Besides the possibility of posthumous publications, there is limitless potential here for scholarly research and writing. William Gass has been the main focus of my scholarship for the past 15 years, and I’ve visited the Gass archive several times, which has proven to be the epitome of scratching the surface.

In addition to Gass’s fiction and nonfiction, other rich veins of scholarship could include the following abbreviated list:

Gass’s support and promotion of other writers, including and perhaps especially writers outside the U.S. For the final decade of his professional career, Gass directed the International Writers Center at Washington University, a Center that he founded in 1990. Its mission was to “build on the strengths of its resident and visiting faculty writers; to serve as a focal point for writing excellence in all disciplines and in all cultures; to be a directory for writers and writing programs at Washington University, in St. Louis, in the United States, and around the world; and to present the writer to the reader” (“William H. Gass”).

Gass’s frequent writing of book reviews. He penned both reviews of scholarly books (especially early in his career) as well as more mainstream books. He was a regular contributor to The New York Times Book Review, but also The Times Literary Supplement and other venues. Furthermore, Gass established a reputation as a writer of introductions for others’ books—perhaps most famously his introduction to William Gaddis’s The Recognitions (Penguin Classics edition). Michael Millman, senior editor at Viking Penguin, wrote to Gass on January 21, 1993: “I can’t remember another time when we had an essay of this caliber as an introduction to one of our volumes. . . .” But the list is long and includes introductions to books by or about Gertrude Stein, John Hawkes, Robert Coover, Stanley Elkin, and Gabriel Garcia Marquez.

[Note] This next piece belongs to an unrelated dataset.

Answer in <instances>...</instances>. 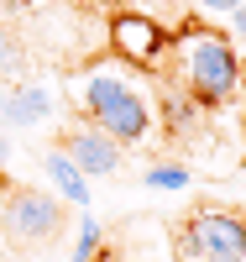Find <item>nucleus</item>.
<instances>
[{"label":"nucleus","mask_w":246,"mask_h":262,"mask_svg":"<svg viewBox=\"0 0 246 262\" xmlns=\"http://www.w3.org/2000/svg\"><path fill=\"white\" fill-rule=\"evenodd\" d=\"M178 74H184L194 105H226L241 90V53L231 37L210 27H189L178 37Z\"/></svg>","instance_id":"obj_1"},{"label":"nucleus","mask_w":246,"mask_h":262,"mask_svg":"<svg viewBox=\"0 0 246 262\" xmlns=\"http://www.w3.org/2000/svg\"><path fill=\"white\" fill-rule=\"evenodd\" d=\"M79 105H84V116L95 121L100 131H110L121 147H137L147 131H152L147 95L131 79H121V74H89L84 90H79Z\"/></svg>","instance_id":"obj_2"},{"label":"nucleus","mask_w":246,"mask_h":262,"mask_svg":"<svg viewBox=\"0 0 246 262\" xmlns=\"http://www.w3.org/2000/svg\"><path fill=\"white\" fill-rule=\"evenodd\" d=\"M184 262H246V215L205 205L178 226V247Z\"/></svg>","instance_id":"obj_3"},{"label":"nucleus","mask_w":246,"mask_h":262,"mask_svg":"<svg viewBox=\"0 0 246 262\" xmlns=\"http://www.w3.org/2000/svg\"><path fill=\"white\" fill-rule=\"evenodd\" d=\"M0 226H6V236L16 247H42L63 226V200H53L48 189H11L6 210H0Z\"/></svg>","instance_id":"obj_4"},{"label":"nucleus","mask_w":246,"mask_h":262,"mask_svg":"<svg viewBox=\"0 0 246 262\" xmlns=\"http://www.w3.org/2000/svg\"><path fill=\"white\" fill-rule=\"evenodd\" d=\"M168 27L158 16H147V11H116L110 16V48H116L126 63H137V69H152L163 53H168Z\"/></svg>","instance_id":"obj_5"},{"label":"nucleus","mask_w":246,"mask_h":262,"mask_svg":"<svg viewBox=\"0 0 246 262\" xmlns=\"http://www.w3.org/2000/svg\"><path fill=\"white\" fill-rule=\"evenodd\" d=\"M63 152H69V163L84 179H110L121 168V142L110 131H100L95 121H79V126L63 131Z\"/></svg>","instance_id":"obj_6"},{"label":"nucleus","mask_w":246,"mask_h":262,"mask_svg":"<svg viewBox=\"0 0 246 262\" xmlns=\"http://www.w3.org/2000/svg\"><path fill=\"white\" fill-rule=\"evenodd\" d=\"M48 116H53V90L48 84H16V90L0 95V126L27 131V126H42Z\"/></svg>","instance_id":"obj_7"},{"label":"nucleus","mask_w":246,"mask_h":262,"mask_svg":"<svg viewBox=\"0 0 246 262\" xmlns=\"http://www.w3.org/2000/svg\"><path fill=\"white\" fill-rule=\"evenodd\" d=\"M37 163H42V179H48V194H53V200H63V205H89V179L69 163V152H63V147H48Z\"/></svg>","instance_id":"obj_8"},{"label":"nucleus","mask_w":246,"mask_h":262,"mask_svg":"<svg viewBox=\"0 0 246 262\" xmlns=\"http://www.w3.org/2000/svg\"><path fill=\"white\" fill-rule=\"evenodd\" d=\"M142 184L158 189V194H173V189L189 184V168H184V163H152V168L142 173Z\"/></svg>","instance_id":"obj_9"},{"label":"nucleus","mask_w":246,"mask_h":262,"mask_svg":"<svg viewBox=\"0 0 246 262\" xmlns=\"http://www.w3.org/2000/svg\"><path fill=\"white\" fill-rule=\"evenodd\" d=\"M100 242H105L100 221H89V215H84V226H79V236H74V262H95V257H100Z\"/></svg>","instance_id":"obj_10"},{"label":"nucleus","mask_w":246,"mask_h":262,"mask_svg":"<svg viewBox=\"0 0 246 262\" xmlns=\"http://www.w3.org/2000/svg\"><path fill=\"white\" fill-rule=\"evenodd\" d=\"M16 63H21V48H16L6 32H0V69H16Z\"/></svg>","instance_id":"obj_11"},{"label":"nucleus","mask_w":246,"mask_h":262,"mask_svg":"<svg viewBox=\"0 0 246 262\" xmlns=\"http://www.w3.org/2000/svg\"><path fill=\"white\" fill-rule=\"evenodd\" d=\"M199 11H215V16H231L236 6H246V0H194Z\"/></svg>","instance_id":"obj_12"},{"label":"nucleus","mask_w":246,"mask_h":262,"mask_svg":"<svg viewBox=\"0 0 246 262\" xmlns=\"http://www.w3.org/2000/svg\"><path fill=\"white\" fill-rule=\"evenodd\" d=\"M231 37H236V42H246V6H236V11H231Z\"/></svg>","instance_id":"obj_13"},{"label":"nucleus","mask_w":246,"mask_h":262,"mask_svg":"<svg viewBox=\"0 0 246 262\" xmlns=\"http://www.w3.org/2000/svg\"><path fill=\"white\" fill-rule=\"evenodd\" d=\"M6 6H16V11H27V6H37V0H6Z\"/></svg>","instance_id":"obj_14"},{"label":"nucleus","mask_w":246,"mask_h":262,"mask_svg":"<svg viewBox=\"0 0 246 262\" xmlns=\"http://www.w3.org/2000/svg\"><path fill=\"white\" fill-rule=\"evenodd\" d=\"M6 152H11V147H6V142H0V163H6Z\"/></svg>","instance_id":"obj_15"}]
</instances>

Gass as educator. Gass’s primary teaching posts were at Purdue University and Washington University, and he proved to be an award-winning educator at both institutions. Beyond that direct influence on countless students, Gass’s writings serve as teaching material for an untold number of educators. His fiction and essays have been widely anthologized (I first encountered Gass in an anthology), thus serving as models. Moreover, his essays—particularly his craft-focused essays—are the bases for others’ lectures and teaching notes. Plus Gass was a generous granter of interviews, nearly all of which contain discussion of tecnique that ranges from the practical to the theoretical. Fourteen interviews are collected in Conversations with William H. Gass, but this book represents the proverbial tip of the iceberg. There are many interviews online, as text, video and audio, in addition to copious uncollected interviews in print. All of these interviews are rich sources of material for teachers and students of writing.

I’ll end by mentioning that in this, Gass’s centenary year, I’ll be editing and publishing a collection of essays—and there is ample time to contribute to that project. See the CFP here. Also, this fall there will be a conference at Washington University in St. Louis. The specifics are still being worked out, but it will likely focus on Gass’s On Being Blue, which was re-released by New York Review Books in 2014. And as a footnote, another resource for Gass studies is this blog, where all of my Gass conference papers are archived. One can get hold of a significant chunk of Gass’s writing in The William H. Gass Reader (Knopf, 2018), writing that was handpicked and annotated by Gass before his death. For a detailed overview, see my rather lengthy review of the Reader at the North American Review website.

Works Cited

Ammon, Theodore G., editor. Conversations with William H. Gass. UP of Mississippi, 2003.

King, Daniel Robert. Cormac McCarthy’s Literary Evolution: Editors, Agents, and the Crafting of a Prolific American Author, The U of Tennessee P, 2016.

McCauley, Carole Spearin. “William H. Gass.” Ammon, pp. 3-12.

Moore, Steven. Dalkey Days: A Memoir. Zerogram Press, 2023.